Bleach, contrary to what the grand jury report says, was being used when the UC Davis team visited, he says.
"A lot of the standards they used (for the grand jury report) are like those for a medical facility — not for a public animal shelter," says Cagle.
But Hurley says viruses like canine parvo and feline distemper, which are common to Central Valley shelters, "are among the most difficult germs to kill."
"Detergents don't kill viruses. Ideally, you need both hot water and bleach," she says.
Hurley, recognized nationally as a pioneer in animal shelter medicine, says her inspection experience includes hundreds of animal shelters both private and municipal and in communities rich and poor.
In spite of Cagle's protestations, she says, the Sutter County shelter "is firmly in the bottom five percent of what we've seen."
"These conditions are poor, and have existed for years.
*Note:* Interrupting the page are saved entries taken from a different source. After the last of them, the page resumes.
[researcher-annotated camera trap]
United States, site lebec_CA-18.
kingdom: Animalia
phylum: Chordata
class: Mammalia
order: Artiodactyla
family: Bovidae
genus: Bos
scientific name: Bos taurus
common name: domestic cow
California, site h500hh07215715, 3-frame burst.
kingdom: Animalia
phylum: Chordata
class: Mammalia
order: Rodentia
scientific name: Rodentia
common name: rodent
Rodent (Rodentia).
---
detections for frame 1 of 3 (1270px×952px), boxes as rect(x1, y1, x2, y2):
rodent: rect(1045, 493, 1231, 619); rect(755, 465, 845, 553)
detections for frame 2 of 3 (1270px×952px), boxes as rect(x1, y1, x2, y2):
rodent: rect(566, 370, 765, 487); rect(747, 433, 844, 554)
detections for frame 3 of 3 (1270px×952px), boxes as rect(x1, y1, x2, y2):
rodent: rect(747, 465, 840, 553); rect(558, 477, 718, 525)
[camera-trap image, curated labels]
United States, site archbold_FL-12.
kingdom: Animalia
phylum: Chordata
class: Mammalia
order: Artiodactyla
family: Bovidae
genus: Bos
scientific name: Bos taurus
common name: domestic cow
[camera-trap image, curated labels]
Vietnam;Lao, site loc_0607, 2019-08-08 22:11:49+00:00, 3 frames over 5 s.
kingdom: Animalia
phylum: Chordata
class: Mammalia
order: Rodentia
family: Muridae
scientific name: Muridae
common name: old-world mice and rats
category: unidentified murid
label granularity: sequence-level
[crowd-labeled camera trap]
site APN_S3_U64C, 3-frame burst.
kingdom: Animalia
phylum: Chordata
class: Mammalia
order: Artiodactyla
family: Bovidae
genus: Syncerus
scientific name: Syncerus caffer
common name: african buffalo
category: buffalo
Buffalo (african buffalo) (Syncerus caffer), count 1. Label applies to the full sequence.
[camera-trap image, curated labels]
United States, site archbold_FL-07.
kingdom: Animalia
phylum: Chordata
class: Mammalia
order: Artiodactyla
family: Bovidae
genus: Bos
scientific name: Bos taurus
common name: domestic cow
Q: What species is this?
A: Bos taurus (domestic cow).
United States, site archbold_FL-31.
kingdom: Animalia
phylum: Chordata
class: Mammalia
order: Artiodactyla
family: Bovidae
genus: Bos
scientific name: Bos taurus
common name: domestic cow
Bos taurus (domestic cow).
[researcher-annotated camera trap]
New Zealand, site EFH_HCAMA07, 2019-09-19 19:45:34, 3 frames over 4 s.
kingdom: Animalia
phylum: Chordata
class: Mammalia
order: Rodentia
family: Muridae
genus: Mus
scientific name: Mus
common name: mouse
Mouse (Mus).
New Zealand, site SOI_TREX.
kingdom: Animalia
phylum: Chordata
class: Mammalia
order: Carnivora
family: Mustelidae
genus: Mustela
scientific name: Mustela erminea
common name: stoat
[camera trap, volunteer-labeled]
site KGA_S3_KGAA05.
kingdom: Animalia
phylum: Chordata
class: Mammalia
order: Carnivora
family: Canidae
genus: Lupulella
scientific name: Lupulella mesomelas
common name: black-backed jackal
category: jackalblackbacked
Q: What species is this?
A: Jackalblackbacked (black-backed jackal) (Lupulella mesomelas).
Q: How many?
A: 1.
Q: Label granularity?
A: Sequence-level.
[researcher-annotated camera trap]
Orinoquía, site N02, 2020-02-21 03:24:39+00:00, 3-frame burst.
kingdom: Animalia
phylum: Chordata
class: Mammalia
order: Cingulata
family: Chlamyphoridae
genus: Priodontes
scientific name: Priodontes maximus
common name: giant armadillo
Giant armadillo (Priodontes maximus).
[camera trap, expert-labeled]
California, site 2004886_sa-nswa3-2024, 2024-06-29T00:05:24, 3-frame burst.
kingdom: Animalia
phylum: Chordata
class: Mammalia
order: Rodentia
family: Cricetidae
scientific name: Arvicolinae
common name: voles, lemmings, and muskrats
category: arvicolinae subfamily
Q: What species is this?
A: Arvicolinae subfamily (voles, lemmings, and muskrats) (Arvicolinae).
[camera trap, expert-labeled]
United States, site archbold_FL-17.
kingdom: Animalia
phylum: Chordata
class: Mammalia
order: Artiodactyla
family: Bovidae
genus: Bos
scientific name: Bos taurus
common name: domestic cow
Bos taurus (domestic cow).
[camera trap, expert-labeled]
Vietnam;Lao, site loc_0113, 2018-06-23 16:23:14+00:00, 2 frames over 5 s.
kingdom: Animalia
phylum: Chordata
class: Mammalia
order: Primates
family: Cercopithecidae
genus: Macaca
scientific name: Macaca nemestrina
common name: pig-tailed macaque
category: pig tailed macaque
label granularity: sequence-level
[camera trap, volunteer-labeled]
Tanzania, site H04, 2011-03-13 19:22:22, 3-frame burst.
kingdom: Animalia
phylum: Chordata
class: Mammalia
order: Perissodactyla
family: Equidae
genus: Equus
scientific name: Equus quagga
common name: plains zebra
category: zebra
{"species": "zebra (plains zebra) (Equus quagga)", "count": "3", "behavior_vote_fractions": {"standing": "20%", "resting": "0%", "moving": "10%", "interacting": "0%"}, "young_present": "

It's tragic," she says. "When people come to a mental state where they just don't see these things, it's important to bring in some new eyes,"
Harper says that what he has seen of animal suffering in the Sutter County shelter because of overcrowding and understaffing has caused him to lose sleep. Over the years, he and his wife adopted four dogs from the facility in order to save them from euthanasia.
But they realized they couldn't save every death-row animal. He had to find a new approach to his job.
Animals are "freezing in the winter," and the dogs, he says, "are constantly wet and shivering."
"So now, I don't look down," he says. "I can't watch it."